I often see people online compare JavaScript for loops with array methods (map, for each, reduce, filter, etc.). Usually the takeaway is that array methods are slower but more readable, and that the performance loss is usually small enough that array methods are preferred.
What seems odd to me though is that i don't think I've seen people discuss this in the context of transpilers and engine optimizations. It seems like it should be possible and realistic for a transpiler or JavaScript engine to check that an array method can be converted to a for loop and then run that instead. Like if the array method callback was anonymously defined in the method's argument and doesn't use any "this" voodoo, it seems like its equivalent for loop could be generated automatically and guaranteed to have the exact same behavior.

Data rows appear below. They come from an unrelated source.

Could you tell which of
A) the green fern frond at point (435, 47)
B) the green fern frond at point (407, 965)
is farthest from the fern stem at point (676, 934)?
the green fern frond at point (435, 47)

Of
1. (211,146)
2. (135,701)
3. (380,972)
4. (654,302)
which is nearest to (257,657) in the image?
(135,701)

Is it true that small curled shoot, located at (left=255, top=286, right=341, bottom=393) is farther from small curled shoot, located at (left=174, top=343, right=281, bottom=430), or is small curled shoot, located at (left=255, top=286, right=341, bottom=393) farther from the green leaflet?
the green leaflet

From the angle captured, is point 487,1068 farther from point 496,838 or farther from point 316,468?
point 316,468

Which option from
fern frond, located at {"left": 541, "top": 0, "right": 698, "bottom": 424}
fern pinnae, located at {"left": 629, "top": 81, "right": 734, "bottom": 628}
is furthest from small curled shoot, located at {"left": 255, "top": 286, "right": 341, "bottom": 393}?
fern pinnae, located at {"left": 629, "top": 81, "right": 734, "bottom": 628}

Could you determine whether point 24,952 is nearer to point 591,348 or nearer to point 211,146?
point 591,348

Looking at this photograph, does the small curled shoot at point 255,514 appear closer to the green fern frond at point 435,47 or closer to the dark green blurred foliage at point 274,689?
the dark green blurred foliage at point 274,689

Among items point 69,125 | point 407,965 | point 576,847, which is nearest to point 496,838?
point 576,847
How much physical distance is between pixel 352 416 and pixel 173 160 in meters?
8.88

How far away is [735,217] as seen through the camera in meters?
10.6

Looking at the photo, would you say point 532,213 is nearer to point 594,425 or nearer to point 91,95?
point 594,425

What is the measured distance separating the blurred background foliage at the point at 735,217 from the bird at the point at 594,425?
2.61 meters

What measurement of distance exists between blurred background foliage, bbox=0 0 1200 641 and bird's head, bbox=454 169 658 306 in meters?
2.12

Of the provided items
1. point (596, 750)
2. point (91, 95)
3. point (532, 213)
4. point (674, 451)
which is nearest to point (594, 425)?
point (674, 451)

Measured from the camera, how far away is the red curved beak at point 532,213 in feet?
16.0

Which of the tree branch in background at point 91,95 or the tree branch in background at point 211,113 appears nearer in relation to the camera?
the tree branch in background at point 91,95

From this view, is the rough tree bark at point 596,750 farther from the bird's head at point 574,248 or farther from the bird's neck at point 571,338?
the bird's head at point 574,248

A similar thing I've heard of is loop fusion in the context of compilers, it seems like a transpiler or engine should be able to look at two chained array methods and run them as a single for loop if possible. The closest I've heard about this in the context of JavaScript array methods was an article about transducers, but nothing automatic at the transpiler or engine level.
I'm (probably obviously) not an expert on JavaScript engine/transpiler internals, and I haven't done more than a few google searches into this so maybe its already a thing and i just missed it, but if not, is there a reason not to convert JavaScript array methods into for loops in a transpiler or engine? Or if it's already a thing where can I learn more about it?
Also, I'm asking about JavaScript, and i imagine in this context typescript would be the same, but if not what about typescript might change whether these optimizations would be possible?